Write $\beta = \lambda_n$, the top row of your GT patterns. It's a theorem of [Baryshnikov] that if we choose a uniformly random point in the polytope GT${}_\lambda$, it's equivalent to choosing a Haar-random Hermitian matrix with spectrum $\beta$ and then taking its "principal minors". (I've also seen this fact credited to Weyl, and others.) More precisely, let $B = \mathrm{diag}(\beta)$, and form a matrix $X = U B U^\dagger$, where $U$ is a random unitary. Then let $\lambda_{11}$ be the top-left entry of $X$, let $\lambda_{21}, \lambda_{22}$ be the eigenvalues of the top-left $2 \times 2$ submatrix of $X$, ..., and let $\lambda_{n1}, \dots, \lambda_{nn}$ be the eigenvalues of the top-left $n \times n $ submatrix of $X$ (namely, $\beta$). Then $\lambda$ is uniformly random in the polytope GT${}_\lambda$.
This probability distribution on $\lambda$ is basically your integral, but we have to divide by the volume of the polytope, which is $V(\lambda)/[(n-1)! (n-2)! \cdots 2! 1!]$. I guess this is standard? If not, it's also in Baryshnikov.

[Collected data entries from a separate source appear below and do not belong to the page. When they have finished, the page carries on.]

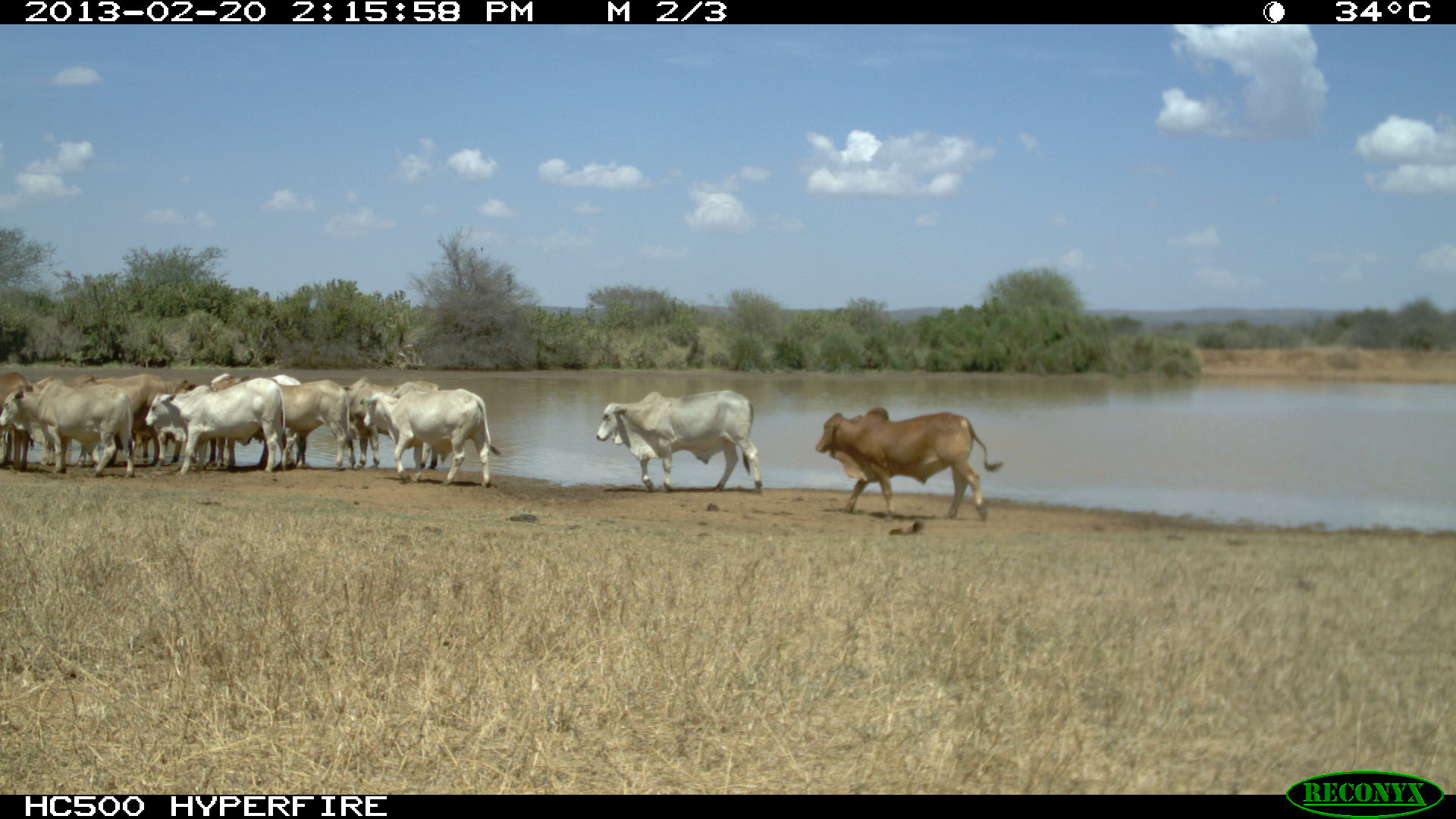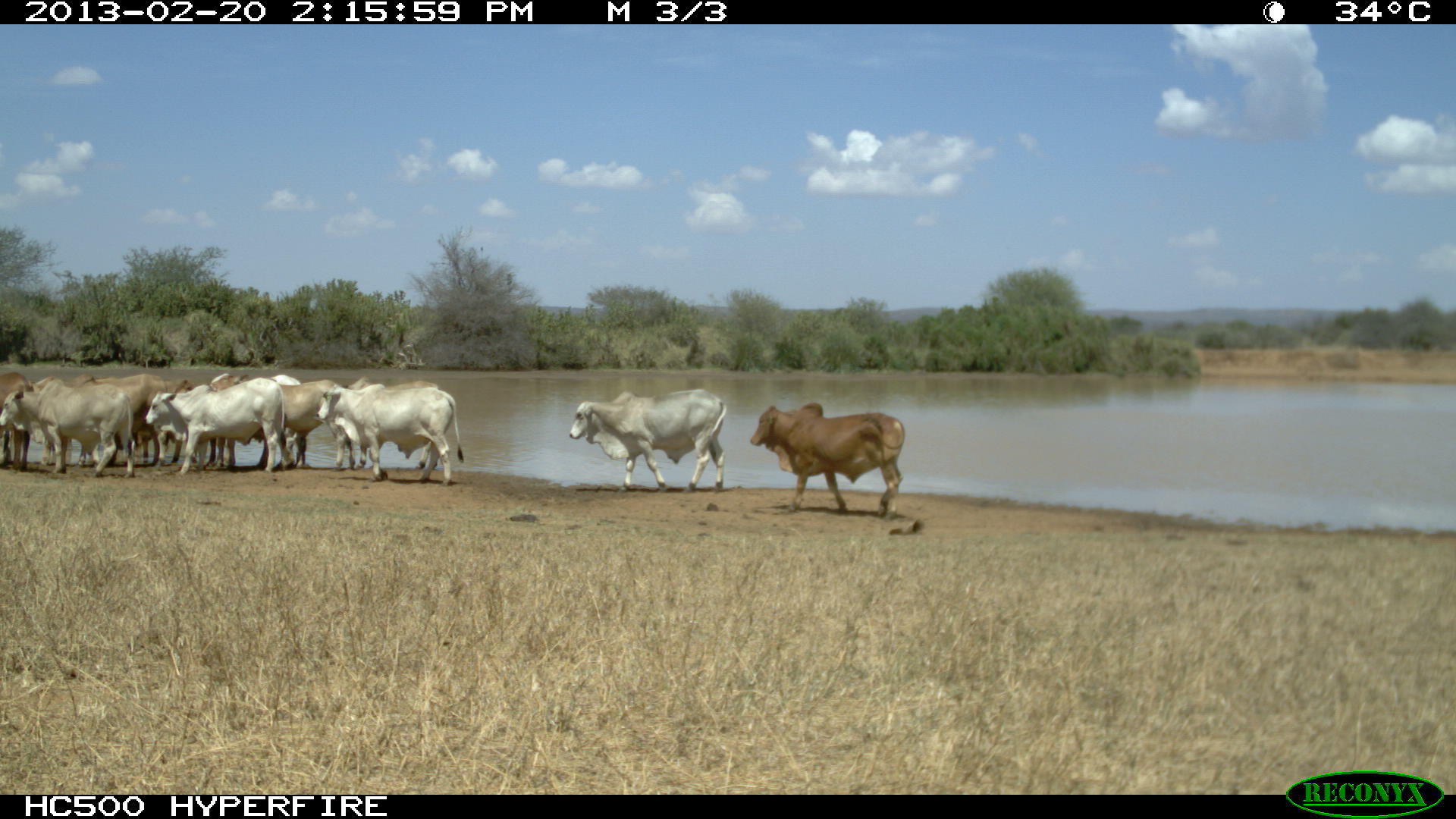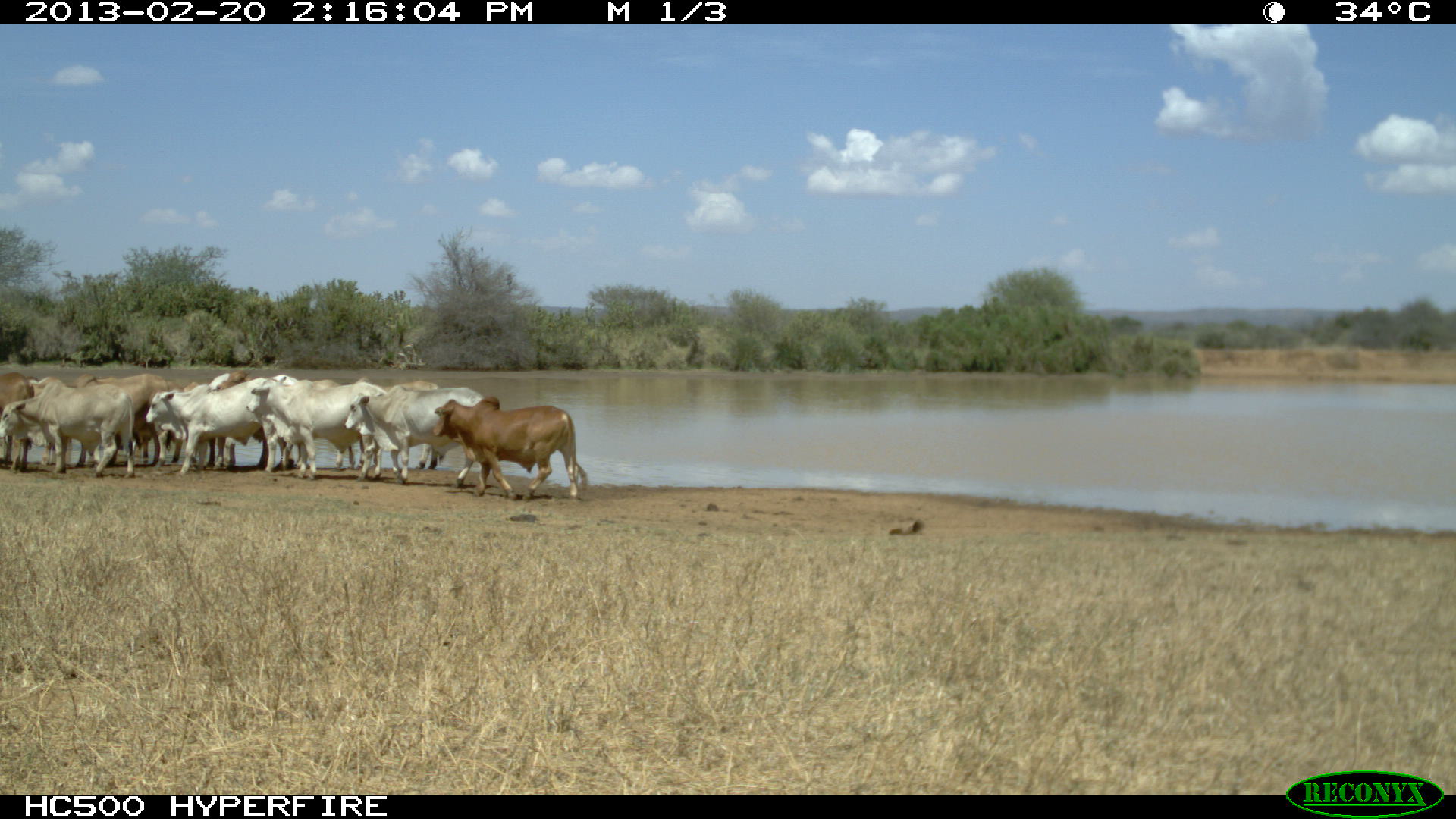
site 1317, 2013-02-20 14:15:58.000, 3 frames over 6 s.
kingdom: Animalia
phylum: Chordata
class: Mammalia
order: Artiodactyla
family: Bovidae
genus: Bos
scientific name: Bos taurus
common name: domestic cattle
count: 9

Having done so, your identity is the Harish-Chandra--Itzykson-Zuber identity applied to the matrices $A = \mathrm{diag}(\alpha)$ and $B$. This follows by inferring the diagonal entries of $X$ from the Gelfand-Tsetlin pattern $\lambda$, which you can do because the Gelfand-Tsetlin pattern gives you the traces of all the top-left submatrices.
(By the way, I think the [Faraut] paper referenced below has a good exposition of some related things.)
Baryshnikov, Yu., GUEs and queues, Probab. Theory Relat. Fields 119, No.2, 256-274 (2001). ZBL0980.60042.
Faraut, Jacques, Rayleigh theorem, projection of orbital measures and spline functions, Adv. Pure Appl. Math. 6, No. 4, 261-283 (2015). ZBL1326.15058.